From The Tennessean:
When Rashed Fakhruddin was hired by Nashville Electric Service as an engineer, he said he would not be able to attend meetings from 1 to 2 p.m. Fridays. That time was for prayer. And during Ramadan, he may move his workday up a few hours to adapt to his fasting schedule.
They were small accommodations, but by receiving that support from his supervisors, he felt motivated to go above and beyond for his employer, he said. He has become an engineering supervisor, and last year, he was awarded NES’ President's Award.
“When you have that sort of accommodation and understanding of culture ... you are going to give another 100 percent for the company,” he said. "They feel grateful instead of feeling isolated and stressed.”
Fakhruddin spoke to more than 100 representatives of several Nashville companies and organizations Monday at the Islamic Center of Nashville as part of an inaugural Workforce Diversity Seminar and bus tour. Organized by Nashville's National Organization for Workforce Diversity, the summit sought to provide resources and insights for employers and government leaders seeking to create an inclusive and diverse workplace.

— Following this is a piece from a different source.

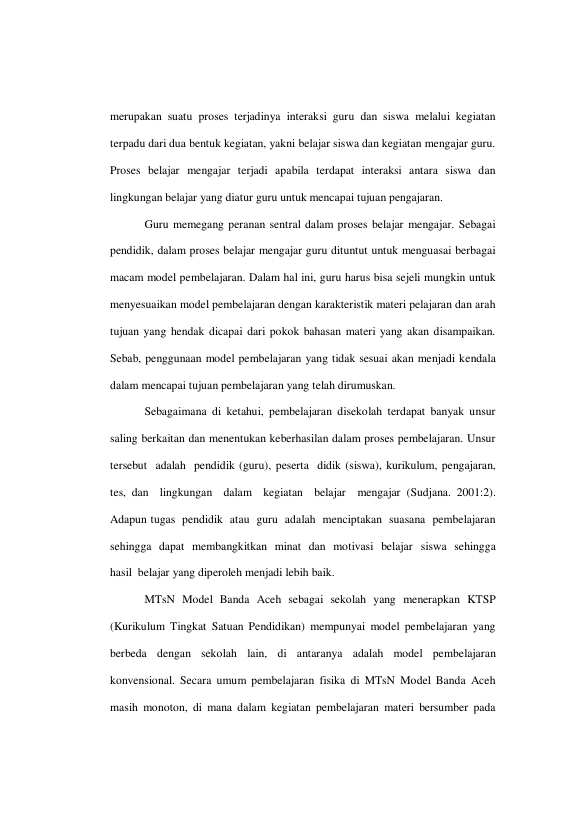 merupakan suatu proses terjadinya interaksi guru dan siswa melalui kegiatan terpadu dari dua bentuk kegiatan, yakni belajar siswa dan kegiatan mengajar guru. Proses belajar mengajar terjadi apabila terdapat interaksi antara siswa dan lingkungan belajar yang diatur guru untuk mencapai tujuan pengajaran.

Guru memegang peranan sentral dalam proses belajar mengajar. Sebagai pendidik, dalam proses belajar mengajar guru dituntut untuk menguasai berbagai macam model pembelajaran. Dalam hal ini, guru harus bisa sejeli mungkin untuk menyesuaikan model pembelajaran dengan karakteristik materi pelajaran dan arah tujuan yang hendak dicapai dari pokok bahasan materi yang akan disampaikan. Sebab, penggunaan model pembelajaran yang tidak sesuai akan menjadi kendala dalam mencapai tujuan pembelajaran yang telah dirumuskan.

Sebagaimana di ketahui, pembelajaran disekolah terdapat banyak unsur saling berkaitan dan menentukan keberhasilan dalam proses pembelajaran. Unsur tersebut adalah pendidik (guru), peserta didik (siswa), kurikulum, pengajaran, tes, dan lingkungan dalam kegiatan belajar mengajar (Sudjana. 2001:2). Adapun tugas pendidik atau guru adalah menciptakan suasana pembelajaran sehingga dapat membangkitkan minat dan motivasi belajar siswa sehingga hasil belajar yang diperoleh menjadi lebih baik.

MTsN Model Banda Aceh sebagai sekolah yang menerapkan KTSP (Kurikulum Tingkat Satuan Pendidikan) mempunyai model pembelajaran yang berbeda dengan sekolah lain, di antaranya adalah model pembelajaran konvensional. Secara umum pembelajaran fisika di MTsN Model Banda Aceh masih monoton, di mana dalam kegiatan pembelajaran materi bersumber pada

Participants visited Sri Ganesha Temple, The Temple, the Islamic Center of Nashville, Operation Stand Down Tennessee, Tennessee State University and Casa Azafran, plus heard from leaders of the Nashville LGBT Chamber of Commerce, Vanderbilt University, World Relief and the Tennessee Immigrant and Refugee Rights Coalition.
Throughout the day, examples of the workforce talent existing in the city's diverse communities were showcased — from Vanderbilt University engineering professor Sankaran Mahadevan, who has turned down job offers from other cities to remain part of the Sri Ganesha Temple's Hindu community; to the Nigerian, Colombian, Bangladeshi and Saudi students studying at Tennessee State University, who chose the school for its academics and multicultural community.
Katerine Hernandez, 21, shared her story of coming to Nashville from El Salvador as a child. She worked hard throughout high school, despite lacking a clear path to college as an undocumented student. After earning the fourth-highest grade point average at Glencliff High School and a perfect score on her writing assessment, she paid her way through Trevecca Nazarene University with the help of a private scholarship. She now teaches at Trevecca, is a youth pastor and is program coordinator for the YMCA Latino Achievers.
“Students like me are going to be bilingual and are going to be very hardworking and are going to strive and bring value to your company," she said. "They are just hoping you also see value in them and in their community."
Employers and universities also shared strategies for welcoming diverse workers and students. Vanderbilt Chancellor Nicholas Zeppos pointed to Vanderbilt's blind admissions policies that do not include an applicant's financial profile in their admissions decisions, as well as its commitment to help students to graduate debt-free.
In recent years, Nissan has focused on improving benefits that affect LGBT employees. When some employees at other companies learned about Nissan's efforts, they went to Nissan when it was time to buy a car, said Kim Sharp, a manager for Nissan.
"It just is good business," said Bradley Pinson, vice president of business banking relationship management at Fifth Third Bank. "There is a direct correlation between employee engagement and diversity and inclusion."